Sarah Evans, CEO and Founder, Well Aware, at The 2017 Women In The World Summit in New York City.

Mothers of Invention

‘It’s not just about clean water, it’s about having a future’

By Roja Heydarpour on April 6, 2017

Since 2012, Toyota’s Mothers of Invention program has awarded nearly $1 million to 19 women who offer real, tangible solutions that change individual lives across the globe. This year’s recipients continue to innovate, break through, and scale up — from turning phones into portable science labs to generating energy with every footstep to bringing clean water to communities by simply listening first.

Sarah Evans, Well Aware

Clean water matters the most to women and girls says Sarah Evans, founder and CEO of Well Aware, an Austin-based non-profit that funds and implements clean water solutions for impoverished communities in East Africa. Women and girls spend hours upon hours a day collecting clean water, and are subjected to all kinds of obstacles along the way. “They know better than we do what they need,” Evans said at the eighth annual Women in the World Summit. “It’s not an unsolvable problem.”

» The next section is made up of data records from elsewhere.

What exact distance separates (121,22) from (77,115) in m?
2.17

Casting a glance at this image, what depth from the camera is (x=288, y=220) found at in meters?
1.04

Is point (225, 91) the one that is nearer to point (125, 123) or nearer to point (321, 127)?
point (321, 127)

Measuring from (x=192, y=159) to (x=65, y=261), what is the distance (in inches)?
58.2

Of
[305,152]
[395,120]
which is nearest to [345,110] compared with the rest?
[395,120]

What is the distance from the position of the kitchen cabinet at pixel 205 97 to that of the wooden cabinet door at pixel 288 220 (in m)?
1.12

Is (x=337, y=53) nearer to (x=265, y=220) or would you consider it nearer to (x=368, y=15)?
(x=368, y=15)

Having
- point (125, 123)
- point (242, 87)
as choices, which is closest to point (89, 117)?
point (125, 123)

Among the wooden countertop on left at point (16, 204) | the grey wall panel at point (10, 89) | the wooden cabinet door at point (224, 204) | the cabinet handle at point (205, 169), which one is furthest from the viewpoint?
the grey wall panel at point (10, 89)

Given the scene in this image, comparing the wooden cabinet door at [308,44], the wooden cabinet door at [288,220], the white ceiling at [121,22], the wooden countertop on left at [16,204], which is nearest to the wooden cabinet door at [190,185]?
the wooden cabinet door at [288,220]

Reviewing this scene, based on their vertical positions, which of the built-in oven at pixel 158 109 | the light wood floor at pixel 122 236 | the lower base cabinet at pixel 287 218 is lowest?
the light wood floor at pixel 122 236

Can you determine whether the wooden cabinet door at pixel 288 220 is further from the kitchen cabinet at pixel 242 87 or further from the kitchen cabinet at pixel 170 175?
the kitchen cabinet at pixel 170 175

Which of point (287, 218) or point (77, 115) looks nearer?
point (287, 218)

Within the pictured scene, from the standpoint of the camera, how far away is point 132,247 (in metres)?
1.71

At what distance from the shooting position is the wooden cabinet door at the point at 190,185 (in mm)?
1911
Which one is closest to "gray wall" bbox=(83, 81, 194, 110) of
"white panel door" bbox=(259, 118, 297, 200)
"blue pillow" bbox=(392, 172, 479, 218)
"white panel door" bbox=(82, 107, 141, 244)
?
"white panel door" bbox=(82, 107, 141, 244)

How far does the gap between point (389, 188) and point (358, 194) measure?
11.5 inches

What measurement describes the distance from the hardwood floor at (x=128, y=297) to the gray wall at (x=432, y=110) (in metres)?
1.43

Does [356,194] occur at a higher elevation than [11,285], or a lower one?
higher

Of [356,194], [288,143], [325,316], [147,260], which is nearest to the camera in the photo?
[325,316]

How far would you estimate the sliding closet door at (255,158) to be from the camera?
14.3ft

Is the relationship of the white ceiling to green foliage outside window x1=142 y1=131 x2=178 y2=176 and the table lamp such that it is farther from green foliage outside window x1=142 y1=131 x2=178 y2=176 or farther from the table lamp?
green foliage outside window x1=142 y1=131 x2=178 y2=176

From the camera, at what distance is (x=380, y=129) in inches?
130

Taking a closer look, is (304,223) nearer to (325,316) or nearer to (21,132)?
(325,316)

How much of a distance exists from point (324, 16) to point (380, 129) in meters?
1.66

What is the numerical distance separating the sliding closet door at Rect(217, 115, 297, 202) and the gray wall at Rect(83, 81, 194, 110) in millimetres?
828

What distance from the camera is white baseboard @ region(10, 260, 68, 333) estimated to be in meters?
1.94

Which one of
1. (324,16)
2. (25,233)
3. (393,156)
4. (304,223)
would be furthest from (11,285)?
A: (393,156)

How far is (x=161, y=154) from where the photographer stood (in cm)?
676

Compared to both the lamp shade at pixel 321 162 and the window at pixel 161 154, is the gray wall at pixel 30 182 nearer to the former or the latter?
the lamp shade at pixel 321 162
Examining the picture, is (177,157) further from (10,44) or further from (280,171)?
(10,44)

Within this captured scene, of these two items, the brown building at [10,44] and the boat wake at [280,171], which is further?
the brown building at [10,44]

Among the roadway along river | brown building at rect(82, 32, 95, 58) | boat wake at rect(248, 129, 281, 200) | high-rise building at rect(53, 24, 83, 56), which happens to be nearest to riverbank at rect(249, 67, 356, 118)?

Rather than going into communities and implementing solutions from the top-down, Evans distinguishes her process from many other NGOs by spending a lot of time simply listening to the communities she is there to help. And it’s working. In the last 7 years Well Aware has completed 34 water systems, served more than 120,000 people, and fixed 60 percent of broken wells in Kenya. And through creative fundraising campaigns like Shower Strike, it is expanding to Uganda and Tanzania.

Hahna Alexander, SolePower

“Someone running with a Fitbit has more information about their movements than people working in dangerous situations,” said Hahna Alexander, CEO and co-founder of SolePower, at the eighth annual Women in the World summit. Alexander began with a simple idea while still a student at Carnegie Mellon University — she wanted to provide shoes with lights for students as they walked home. From that point, she encountered another question, “What do you do when you need mobile electricity?”

An excellent student with three NASA internships under her belt, she set off to create SolePower, which would allow a person to generate power with every step. The United States Army took note of the idea and partnered with Alexander to create boots for soldiers, who carry 20 pounds of weight a day just in battery packs.

While she continues to work on honing this technology for boots here on Earth, the sci-fi lover also has her sights set on space. She’d like to create an energy-harvesting robot to fly a kite in Mars, which could help make the planet habitable. “I would love to retire to Mars.”

Komal Dadlani, Lab4U

Uber runs a car service without owning cars, Airbnb runs a hotel service without owning hotels, why can’t scientists practice science without owning a lab? “We are democratizing science by transforming smart phones and tablets into science labs,” said Komal Dadlani, CEO and Co-Founder of LAB4U.

Dadlani, a biochemist who grew up in Chile, was planning to go into cancer research after her mother was diagnosed, but she switched paths when she realized the world needs more scientists to solve big problems. She soon came up with the idea of turning smartphones into science instruments so that teachers and students everywhere can experiment. “You can’t learn to ride a bicycle by reading a book,” she said at the eighth annual Women in the World Summit.

Since then, she has seen improvement in test results of students who work with LAB4U everywhere from Chile to the United States. “The future Einstein or the future Marie Curie can be anywhere.”